A stroll around Borough Market’s greengrocers will reveal a multitude of varieties: hispi, savoy, black, green, red, white and Chinese, among others. They vary in colour, texture, size and flavour, and can be cooked using a range of techniques. “You can cook cabbages in lots of different ways,” says Gary from Elsey & Bent, “but whatever you do, don’t boil them to death.”
Borough Market demonstration chef Luke Robinson loves cabbage as an ingredient because of its versatility. “There are so many different varieties and each one brings something different to a dish,” he says. “I have a very simple recipe which works well with a hispi—also known as a pointed heart cabbage—which is a fantastic way of cooking cabbage as an accompaniment to fish.” Take the outer leaves off, cut the cabbage in half from top to bottom, then into quarters with the stalk still on, as this holds it all together. Heat some oil in a pan over a high heat, then lay the cabbage with one of the flat sides down. “Season it with some salt, a smashed clove of garlic, a bit of thyme and cook until that face starts to caramelise. Add some butter and a little splash of wine or water, stick a lid on it, still on quite a high heat, and steam the rest of the cabbage until cooked. That caramelised face gives it a lovely flavour.”
A winter salad
Another dish Luke suggests comes from Poland and uses white cabbage, though you can experiment with other types. Remove the root and the core, flatten it and cut it into thin slices. Add equal amounts of thinly sliced kohlrabi, carrot and apple, then put it all in a bowl with a good pinch of salt and a sprinkle of sugar. Add a generous glug of good quality white wine vinegar and some oil, give it a thorough mix, then set it aside. “The combination of oil, vinegar and seasonings softens the vegetables and gives a really nice winter salad,” says Luke. “It is fantastic as a side to some mackerel or a grilled piece of meat.”
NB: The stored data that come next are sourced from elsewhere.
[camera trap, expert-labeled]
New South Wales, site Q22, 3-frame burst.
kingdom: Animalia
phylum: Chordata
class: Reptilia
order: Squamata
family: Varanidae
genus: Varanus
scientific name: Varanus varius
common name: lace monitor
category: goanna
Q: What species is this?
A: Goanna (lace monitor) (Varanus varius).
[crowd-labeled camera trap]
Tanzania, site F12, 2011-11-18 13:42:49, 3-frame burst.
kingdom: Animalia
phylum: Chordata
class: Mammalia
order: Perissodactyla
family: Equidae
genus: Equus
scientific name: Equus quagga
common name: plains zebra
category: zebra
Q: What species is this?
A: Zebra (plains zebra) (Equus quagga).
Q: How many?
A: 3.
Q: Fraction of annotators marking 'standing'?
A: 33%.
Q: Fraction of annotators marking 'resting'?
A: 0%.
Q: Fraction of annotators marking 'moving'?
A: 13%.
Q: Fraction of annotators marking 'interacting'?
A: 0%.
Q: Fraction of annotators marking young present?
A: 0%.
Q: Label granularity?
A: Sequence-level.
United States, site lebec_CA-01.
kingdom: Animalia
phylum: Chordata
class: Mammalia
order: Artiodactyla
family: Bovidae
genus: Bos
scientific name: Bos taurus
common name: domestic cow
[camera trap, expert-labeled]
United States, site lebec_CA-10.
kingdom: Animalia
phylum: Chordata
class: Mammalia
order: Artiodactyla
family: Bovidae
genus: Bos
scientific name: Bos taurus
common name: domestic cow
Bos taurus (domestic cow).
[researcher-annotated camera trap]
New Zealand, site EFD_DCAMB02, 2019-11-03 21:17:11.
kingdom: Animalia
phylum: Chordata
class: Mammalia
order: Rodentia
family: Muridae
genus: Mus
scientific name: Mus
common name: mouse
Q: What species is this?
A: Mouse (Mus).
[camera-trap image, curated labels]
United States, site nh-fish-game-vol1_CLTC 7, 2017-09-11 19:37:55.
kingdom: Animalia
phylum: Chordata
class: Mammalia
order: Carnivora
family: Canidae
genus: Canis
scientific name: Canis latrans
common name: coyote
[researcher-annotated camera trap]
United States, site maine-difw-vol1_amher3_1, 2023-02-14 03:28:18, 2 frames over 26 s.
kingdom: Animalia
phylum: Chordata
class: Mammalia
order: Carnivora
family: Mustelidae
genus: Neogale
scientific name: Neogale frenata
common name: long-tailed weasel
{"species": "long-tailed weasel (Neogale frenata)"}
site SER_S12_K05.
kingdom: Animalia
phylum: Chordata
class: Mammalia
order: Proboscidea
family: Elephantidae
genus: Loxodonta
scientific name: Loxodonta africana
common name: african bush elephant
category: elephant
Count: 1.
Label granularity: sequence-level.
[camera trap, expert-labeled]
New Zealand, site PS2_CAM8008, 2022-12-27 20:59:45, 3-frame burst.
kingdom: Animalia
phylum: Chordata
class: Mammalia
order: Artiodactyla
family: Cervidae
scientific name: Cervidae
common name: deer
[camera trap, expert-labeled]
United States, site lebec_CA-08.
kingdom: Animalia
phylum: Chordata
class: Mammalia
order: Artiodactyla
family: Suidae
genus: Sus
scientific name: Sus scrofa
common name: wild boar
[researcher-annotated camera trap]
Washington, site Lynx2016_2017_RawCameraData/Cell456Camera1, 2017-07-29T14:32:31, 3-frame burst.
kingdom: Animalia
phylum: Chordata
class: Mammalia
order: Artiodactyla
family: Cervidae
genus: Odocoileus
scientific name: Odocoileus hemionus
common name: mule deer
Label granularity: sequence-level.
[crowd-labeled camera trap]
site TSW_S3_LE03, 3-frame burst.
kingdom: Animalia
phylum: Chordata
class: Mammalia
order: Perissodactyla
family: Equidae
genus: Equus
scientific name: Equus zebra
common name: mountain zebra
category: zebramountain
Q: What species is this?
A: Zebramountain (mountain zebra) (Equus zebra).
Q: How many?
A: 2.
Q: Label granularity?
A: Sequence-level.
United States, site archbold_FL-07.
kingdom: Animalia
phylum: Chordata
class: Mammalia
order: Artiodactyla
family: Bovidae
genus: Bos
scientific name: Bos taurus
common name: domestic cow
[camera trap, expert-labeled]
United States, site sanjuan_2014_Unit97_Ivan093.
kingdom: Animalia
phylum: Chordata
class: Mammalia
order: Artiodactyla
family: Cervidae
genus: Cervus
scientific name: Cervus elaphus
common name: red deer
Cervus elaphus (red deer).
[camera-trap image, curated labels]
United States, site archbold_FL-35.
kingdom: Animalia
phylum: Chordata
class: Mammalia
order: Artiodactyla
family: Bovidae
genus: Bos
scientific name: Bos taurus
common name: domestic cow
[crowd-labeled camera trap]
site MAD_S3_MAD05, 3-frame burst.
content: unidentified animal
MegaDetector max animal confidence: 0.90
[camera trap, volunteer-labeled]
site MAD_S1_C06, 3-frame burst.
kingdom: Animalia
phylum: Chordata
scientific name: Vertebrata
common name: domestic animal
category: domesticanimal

Old favourites include braised red cabbage with either wine or vinegar and some spices such as cloves and nutmeg, as well as warming cabbage soups, which range from the classic blend of savoy cabbage, diced potato, vegetable stock and a dumpling or two, to this hearty version of zuppa di cavolo val dostana from the late, great Antonio Carluccio, which sees cabbage served with generous helpings of fontina cheese and Alpine butter. For a modern take on your usual roast-bird-and-greens Sunday lunch, try Nicole Pisani’s Middle Eastern-inspired guinea fowl with mujadara lentils and roast cabbage, or if it’s a light, wintry side you’re after, give Yasmin Khan’s zippy red cabbage, beetroot and date salad a go.